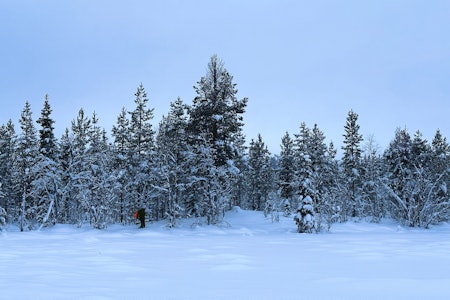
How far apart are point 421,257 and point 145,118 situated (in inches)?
1184

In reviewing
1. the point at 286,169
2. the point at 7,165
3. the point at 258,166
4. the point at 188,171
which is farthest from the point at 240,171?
the point at 7,165

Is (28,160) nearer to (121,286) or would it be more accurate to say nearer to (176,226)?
(176,226)

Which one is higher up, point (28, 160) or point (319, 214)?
point (28, 160)

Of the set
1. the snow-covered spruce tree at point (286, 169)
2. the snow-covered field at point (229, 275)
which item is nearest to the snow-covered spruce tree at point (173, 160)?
the snow-covered spruce tree at point (286, 169)

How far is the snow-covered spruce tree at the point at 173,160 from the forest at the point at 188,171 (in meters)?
0.14

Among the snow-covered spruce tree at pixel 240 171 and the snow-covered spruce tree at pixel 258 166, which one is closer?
the snow-covered spruce tree at pixel 240 171

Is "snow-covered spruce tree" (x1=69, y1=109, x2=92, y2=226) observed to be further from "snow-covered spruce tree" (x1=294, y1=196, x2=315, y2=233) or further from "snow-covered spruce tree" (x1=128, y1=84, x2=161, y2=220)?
"snow-covered spruce tree" (x1=294, y1=196, x2=315, y2=233)

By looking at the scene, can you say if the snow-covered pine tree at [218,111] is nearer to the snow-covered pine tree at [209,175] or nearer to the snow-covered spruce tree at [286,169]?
the snow-covered pine tree at [209,175]

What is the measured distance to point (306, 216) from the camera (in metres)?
22.1

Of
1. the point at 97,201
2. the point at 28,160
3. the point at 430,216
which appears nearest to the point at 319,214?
the point at 430,216

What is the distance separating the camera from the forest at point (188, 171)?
26.0 meters

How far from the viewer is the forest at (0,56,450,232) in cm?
2605

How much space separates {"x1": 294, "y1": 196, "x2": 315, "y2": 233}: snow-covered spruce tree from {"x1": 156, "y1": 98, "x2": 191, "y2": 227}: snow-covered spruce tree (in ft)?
27.8

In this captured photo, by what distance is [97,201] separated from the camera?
28.8 m
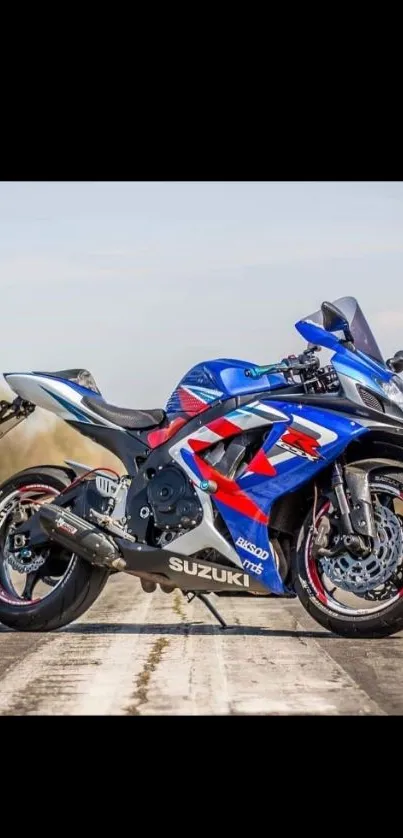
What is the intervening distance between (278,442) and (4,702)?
9.39 ft

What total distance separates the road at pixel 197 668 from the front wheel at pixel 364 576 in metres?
0.13

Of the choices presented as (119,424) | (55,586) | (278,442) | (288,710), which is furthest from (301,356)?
(288,710)

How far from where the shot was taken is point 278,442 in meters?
8.71

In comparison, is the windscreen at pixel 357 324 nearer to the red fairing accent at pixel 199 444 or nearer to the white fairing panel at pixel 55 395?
the red fairing accent at pixel 199 444

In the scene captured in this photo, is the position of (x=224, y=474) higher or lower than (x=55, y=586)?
higher

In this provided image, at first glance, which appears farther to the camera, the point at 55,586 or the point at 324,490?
the point at 55,586

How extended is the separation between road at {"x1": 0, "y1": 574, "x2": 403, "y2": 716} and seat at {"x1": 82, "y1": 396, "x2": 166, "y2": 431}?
1363mm

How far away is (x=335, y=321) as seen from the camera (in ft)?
29.1

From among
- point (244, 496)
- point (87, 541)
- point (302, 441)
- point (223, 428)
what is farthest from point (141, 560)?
point (302, 441)

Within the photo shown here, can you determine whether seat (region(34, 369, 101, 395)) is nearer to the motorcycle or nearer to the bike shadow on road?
the motorcycle

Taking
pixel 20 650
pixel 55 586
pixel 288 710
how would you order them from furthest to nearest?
pixel 55 586, pixel 20 650, pixel 288 710

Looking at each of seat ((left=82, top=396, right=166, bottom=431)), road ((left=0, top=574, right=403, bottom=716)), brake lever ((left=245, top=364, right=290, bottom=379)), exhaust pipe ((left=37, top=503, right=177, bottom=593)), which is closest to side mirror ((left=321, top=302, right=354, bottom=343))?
brake lever ((left=245, top=364, right=290, bottom=379))

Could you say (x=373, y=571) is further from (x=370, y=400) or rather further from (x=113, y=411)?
(x=113, y=411)

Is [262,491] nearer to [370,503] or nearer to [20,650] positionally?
[370,503]
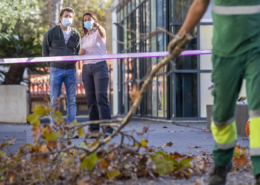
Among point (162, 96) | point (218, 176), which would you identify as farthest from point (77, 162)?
point (162, 96)

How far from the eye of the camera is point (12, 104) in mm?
13469

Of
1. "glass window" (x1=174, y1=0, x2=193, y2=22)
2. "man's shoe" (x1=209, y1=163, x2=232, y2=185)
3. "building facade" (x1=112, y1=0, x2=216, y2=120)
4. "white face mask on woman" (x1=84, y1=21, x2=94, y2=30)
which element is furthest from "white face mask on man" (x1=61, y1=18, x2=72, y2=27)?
"glass window" (x1=174, y1=0, x2=193, y2=22)

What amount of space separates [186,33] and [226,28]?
0.27 metres

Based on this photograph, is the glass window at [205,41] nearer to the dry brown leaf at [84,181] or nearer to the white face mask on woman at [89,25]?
the white face mask on woman at [89,25]

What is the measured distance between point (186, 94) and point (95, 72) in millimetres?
7228

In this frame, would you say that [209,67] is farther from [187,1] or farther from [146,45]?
[146,45]

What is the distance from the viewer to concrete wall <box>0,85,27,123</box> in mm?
13375

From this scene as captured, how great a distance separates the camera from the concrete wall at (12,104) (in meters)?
13.4

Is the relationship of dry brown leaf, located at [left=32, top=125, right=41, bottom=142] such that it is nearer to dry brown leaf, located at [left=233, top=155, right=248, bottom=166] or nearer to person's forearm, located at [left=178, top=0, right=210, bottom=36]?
person's forearm, located at [left=178, top=0, right=210, bottom=36]

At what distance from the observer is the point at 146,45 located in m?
16.7

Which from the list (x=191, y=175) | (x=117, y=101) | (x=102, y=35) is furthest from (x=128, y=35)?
(x=191, y=175)

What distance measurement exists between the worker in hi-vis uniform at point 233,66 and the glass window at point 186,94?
10.3 m

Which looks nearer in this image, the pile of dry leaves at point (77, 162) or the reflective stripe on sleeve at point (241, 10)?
the reflective stripe on sleeve at point (241, 10)

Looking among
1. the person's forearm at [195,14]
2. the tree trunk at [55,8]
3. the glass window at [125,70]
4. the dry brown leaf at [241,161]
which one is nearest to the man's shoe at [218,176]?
the dry brown leaf at [241,161]
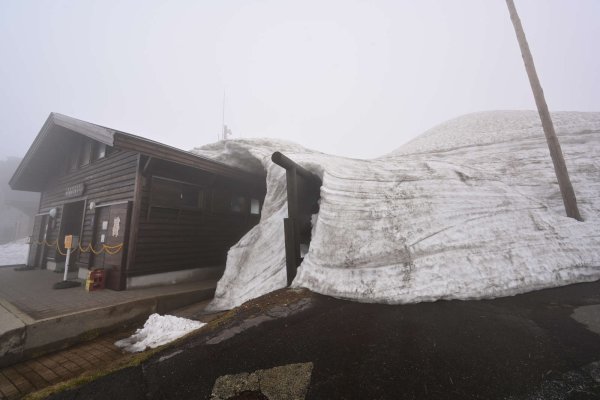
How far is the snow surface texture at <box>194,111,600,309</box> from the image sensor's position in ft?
14.5

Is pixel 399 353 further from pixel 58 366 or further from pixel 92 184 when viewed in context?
pixel 92 184

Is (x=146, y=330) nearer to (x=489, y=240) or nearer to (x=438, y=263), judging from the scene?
(x=438, y=263)

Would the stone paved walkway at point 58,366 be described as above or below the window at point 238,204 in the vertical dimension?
below

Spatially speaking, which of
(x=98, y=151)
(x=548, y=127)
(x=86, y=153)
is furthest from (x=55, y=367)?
(x=548, y=127)

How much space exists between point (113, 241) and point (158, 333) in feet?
14.7

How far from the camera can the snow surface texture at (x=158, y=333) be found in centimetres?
465

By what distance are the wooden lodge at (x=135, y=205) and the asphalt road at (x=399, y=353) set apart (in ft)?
18.3

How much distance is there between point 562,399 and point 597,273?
14.4ft

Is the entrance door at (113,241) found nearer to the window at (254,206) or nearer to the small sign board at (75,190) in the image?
the small sign board at (75,190)

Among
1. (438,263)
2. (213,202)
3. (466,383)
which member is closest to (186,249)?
(213,202)

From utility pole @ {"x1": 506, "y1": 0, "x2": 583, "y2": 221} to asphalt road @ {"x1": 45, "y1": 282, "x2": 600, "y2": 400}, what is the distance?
3328mm

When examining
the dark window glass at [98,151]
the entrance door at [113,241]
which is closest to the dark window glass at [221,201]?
→ the entrance door at [113,241]

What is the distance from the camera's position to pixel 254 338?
3248 millimetres

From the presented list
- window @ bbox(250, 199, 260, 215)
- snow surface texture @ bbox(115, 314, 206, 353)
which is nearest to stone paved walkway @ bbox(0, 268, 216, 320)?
snow surface texture @ bbox(115, 314, 206, 353)
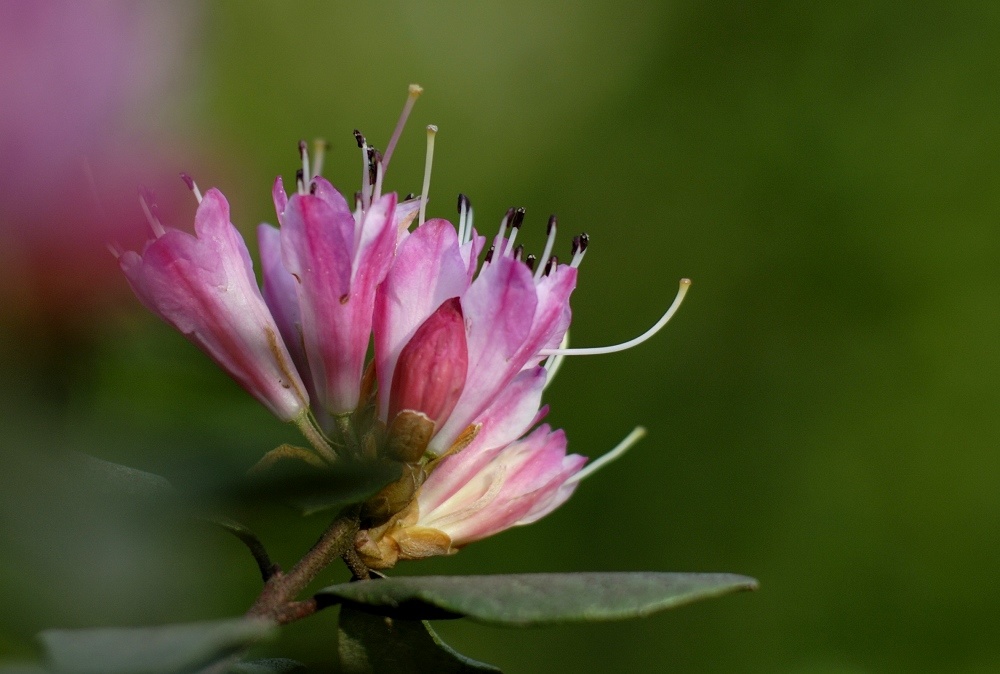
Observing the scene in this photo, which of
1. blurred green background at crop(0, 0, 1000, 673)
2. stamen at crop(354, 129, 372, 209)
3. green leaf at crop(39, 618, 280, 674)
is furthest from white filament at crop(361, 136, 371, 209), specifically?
blurred green background at crop(0, 0, 1000, 673)

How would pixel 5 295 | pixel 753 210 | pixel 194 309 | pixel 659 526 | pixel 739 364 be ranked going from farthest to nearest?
pixel 753 210 < pixel 739 364 < pixel 659 526 < pixel 194 309 < pixel 5 295

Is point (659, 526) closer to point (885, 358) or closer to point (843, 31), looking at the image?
→ point (885, 358)

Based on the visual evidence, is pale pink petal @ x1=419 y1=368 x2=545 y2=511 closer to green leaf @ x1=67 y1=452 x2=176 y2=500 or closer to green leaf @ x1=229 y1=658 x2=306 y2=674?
green leaf @ x1=229 y1=658 x2=306 y2=674

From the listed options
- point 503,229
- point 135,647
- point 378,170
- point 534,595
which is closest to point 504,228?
point 503,229

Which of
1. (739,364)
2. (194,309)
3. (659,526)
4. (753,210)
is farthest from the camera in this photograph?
(753,210)

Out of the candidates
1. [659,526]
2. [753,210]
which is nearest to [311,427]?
[659,526]

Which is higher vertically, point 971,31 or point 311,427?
point 971,31

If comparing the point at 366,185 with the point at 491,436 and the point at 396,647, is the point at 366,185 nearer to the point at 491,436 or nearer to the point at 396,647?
the point at 491,436
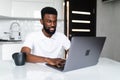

[Given request]: Gather every line of the listing above that contains the word "asphalt".

[Task answer]:
By what distance are the wooden lodge at (x=135, y=205) and the asphalt road at (x=399, y=353) set apart (in ft)?
From utility pole @ {"x1": 506, "y1": 0, "x2": 583, "y2": 221} to asphalt road @ {"x1": 45, "y1": 282, "x2": 600, "y2": 400}, what is the distance?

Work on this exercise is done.